Don Juan’s shield was the lady who got him the job. He kneeled in front of her and called her a saint every time he saw her. He begged her to give him the medallion of her patron saint so he could pray to him for her health and well-being.

“She gave me one,” don Juan went on, “and that rattled the foreman to pieces. And when I got the servants to pray at night he nearly had a heart attack. I think he decided then to kill me. He couldn’t afford to let me go on.

“As a countermeasure I organized a rosary among all the servants of the house. The lady thought I had the makings of a most pious man.

“I didn’t sleep soundly after that, nor did I sleep in my bed. I climbed to the roof every night. From there I saw the man twice looking for me in the middle of the night with murder in his eyes.

“Daily he shoved me into the stallions’ stalls hoping that I would be crushed to death, but I had a plank of heavy boards that I braced against one of the corners and protected myself behind it. The man never knew because he was nauseated by the horses — another of his weaknesses, the deadliest of all, as things turned out.”

Don Juan said that timing is the quality that governs the release of all that is held back. Control, discipline, and forbearance are like a dam behind which everything is pooled. Timing is the gate in the dam.

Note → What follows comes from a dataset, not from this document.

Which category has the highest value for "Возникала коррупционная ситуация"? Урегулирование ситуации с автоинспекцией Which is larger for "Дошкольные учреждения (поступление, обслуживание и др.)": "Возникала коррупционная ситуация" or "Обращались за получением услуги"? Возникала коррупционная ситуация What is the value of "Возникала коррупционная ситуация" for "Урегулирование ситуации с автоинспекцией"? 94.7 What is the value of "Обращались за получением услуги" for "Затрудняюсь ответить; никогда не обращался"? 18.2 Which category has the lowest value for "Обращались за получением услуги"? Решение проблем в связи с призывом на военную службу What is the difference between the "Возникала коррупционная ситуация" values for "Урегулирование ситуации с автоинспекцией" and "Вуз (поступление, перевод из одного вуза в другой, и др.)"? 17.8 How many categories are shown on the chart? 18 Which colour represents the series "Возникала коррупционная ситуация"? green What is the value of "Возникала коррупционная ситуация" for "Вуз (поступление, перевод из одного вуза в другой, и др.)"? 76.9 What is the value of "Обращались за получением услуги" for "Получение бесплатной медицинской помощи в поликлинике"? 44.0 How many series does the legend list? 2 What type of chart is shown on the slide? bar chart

The man knew only violence, with which he terrorized. If his violence was neutralized he was rendered nearly helpless. Don Juan knew that the man would not dare to kill him in view of the house, so one day, in the presence of the other workers but in sight of his lady as well, don Juan insulted the man. He called him a coward, who was mortally afraid of the boss’s wife.

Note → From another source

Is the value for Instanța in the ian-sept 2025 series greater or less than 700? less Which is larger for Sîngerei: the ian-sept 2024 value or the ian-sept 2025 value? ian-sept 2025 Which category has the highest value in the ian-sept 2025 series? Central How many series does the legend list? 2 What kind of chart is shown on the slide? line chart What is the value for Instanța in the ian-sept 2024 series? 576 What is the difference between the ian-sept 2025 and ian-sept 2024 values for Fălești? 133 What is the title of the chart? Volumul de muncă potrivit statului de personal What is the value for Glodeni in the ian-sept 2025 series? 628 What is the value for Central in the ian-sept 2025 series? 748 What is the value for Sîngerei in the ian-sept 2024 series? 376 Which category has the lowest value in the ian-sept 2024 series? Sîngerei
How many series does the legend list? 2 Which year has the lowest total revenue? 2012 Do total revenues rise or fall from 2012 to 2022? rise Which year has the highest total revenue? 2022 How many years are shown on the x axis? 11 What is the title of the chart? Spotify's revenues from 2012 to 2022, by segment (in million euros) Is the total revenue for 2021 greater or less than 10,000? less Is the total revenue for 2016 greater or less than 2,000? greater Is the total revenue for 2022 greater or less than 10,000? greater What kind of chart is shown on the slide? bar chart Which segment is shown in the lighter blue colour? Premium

His benefactor’s strategy had called for being on the alert for a moment like that and using it to turn the tables on the petty tyrant. Unexpected things always happen that way. The lowest of the slaves suddenly makes fun of the tyrant, taunts him, makes him feel ridiculous in front of significant witnesses, and then rushes away without giving the tyrant time to retaliate.

“A moment later, the man went crazy with rage, but I was already solicitously kneeling in front of the lady,” he continued.

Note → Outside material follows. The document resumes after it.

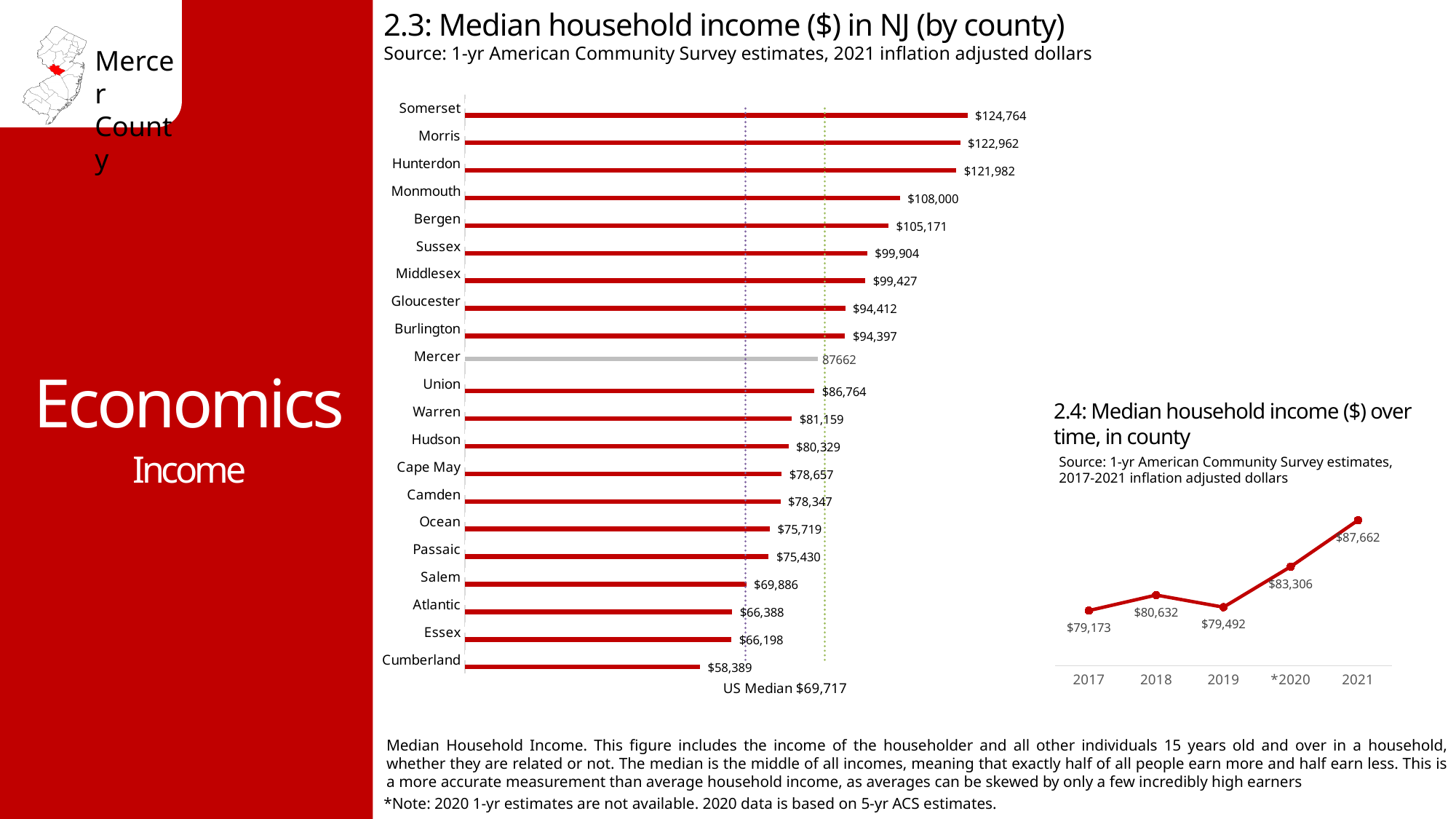
In the chart '2.3: Median household income ($) in NJ (by county)', what is the value for Somerset? $124,764 What kind of chart is '2.4: Median household income ($) over time, in county'? line chart In the chart '2.3: Median household income ($) in NJ (by county)', which county has the lowest median household income? Cumberland In the chart '2.3: Median household income ($) in NJ (by county)', which is larger, Bergen or Monmouth? Monmouth In the chart '2.3: Median household income ($) in NJ (by county)', which county has the highest median household income? Somerset In the chart '2.3: Median household income ($) in NJ (by county)', what is the difference between Somerset and Cumberland? $66,375 In the chart '2.3: Median household income ($) in NJ (by county)', how many counties are shown? 21 In the chart '2.4: Median household income ($) over time, in county', what is the difference between the 2021 and 2017 values? $8,489 In the chart '2.4: Median household income ($) over time, in county', how many years are plotted? 5 In the chart '2.3: Median household income ($) in NJ (by county)', what US Median value is noted below the chart? $69,717 In the chart '2.3: Median household income ($) in NJ (by county)', what is the value for Cumberland? $58,389 In the chart '2.4: Median household income ($) over time, in county', what is the value for 2021? $87,662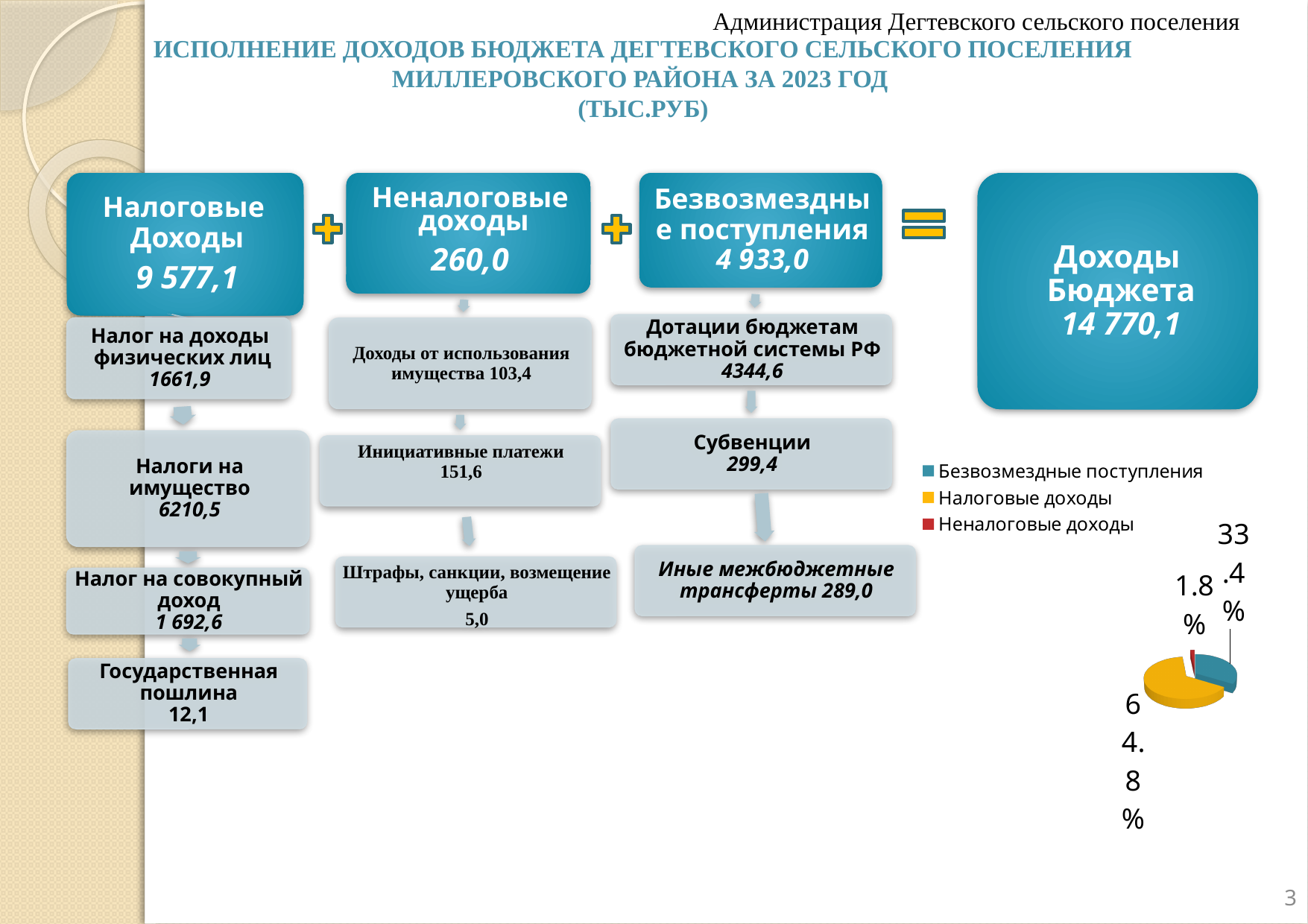
What colour is the Налоговые доходы slice in the pie chart? yellow How many series does the legend of the pie chart list? 3 In the pie chart, what share is shown for Налоговые доходы? 64.8% In the pie chart, what share is shown for Безвозмездные поступления? 33.4% In the pie chart, what is the difference in percentage points between Налоговые доходы and Безвозмездные поступления? 31.4 In the pie chart, which is larger: Безвозмездные поступления or Неналоговые доходы? Безвозмездные поступления Which legend entry in the pie chart is shown in red? Неналоговые доходы In the pie chart, what share is shown for Неналоговые доходы? 1.8% Which slice of the pie chart is the smallest? Неналоговые доходы Which slice of the pie chart is the largest? Налоговые доходы How many slices does the pie chart have? 3 What kind of chart is shown in the lower right of the slide? pie chart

Don Juan said that when the lady went inside the house, the man and his friends called him to the back, allegedly to do some work. The man was very pale, white with anger. From the sound of his voice don Juan knew what the man was really planning to do. Don Juan pretended to acquiesce, but instead of heading for the back, he ran for the stables. He trusted that the horses would make such a racket the owners would come out to see what was wrong. He knew that the man would not dare shoot him. That would have been too noisy and the man’s fear of endangering his job was too overpowering. Don Juan also knew that the man would not go where the horses were — that is, unless he had been pushed beyond his endurance.

“I jumped inside the stall of the wildest stallion,” don Juan said, “and the petty tyrant, blinded by rage, took out his knife and jumped in after me. I went instantly behind my planks. The horse kicked him once and it was all over.

“I had spent six months in that house and in that period of time I had exercised the four attributes of warriorship. Thanks to them, I had succeeded. Not once had I felt sorry for myself or wept in impotence. I had been joyful and serene. My control and discipline were as keen as they’d ever been, and I had had a firsthand view of what forbearance and timing did for impeccable warriors. And I had not once wished the man to die.

“My benefactor explained something very interesting. Forbearance means holding back with the spirit something that the warrior knows is rightfully due. It doesn’t mean that a warrior goes around plotting to do anybody mischief, or planning to settle past scores. Forbearance is something independent. As long as the warrior has control, discipline, and timing, forbearance assures giving whatever is due to whoever deserves it.”

“Do petty tyrants sometimes win, and destroy the warrior facing them?” I asked.

“Of course. There was a time when warriors died like flies at the beginning of the Conquest. Their ranks were decimated. The petty tyrants could put anyone to death, simply acting on a whim. Under that kind of pressure seers reached sublime states.”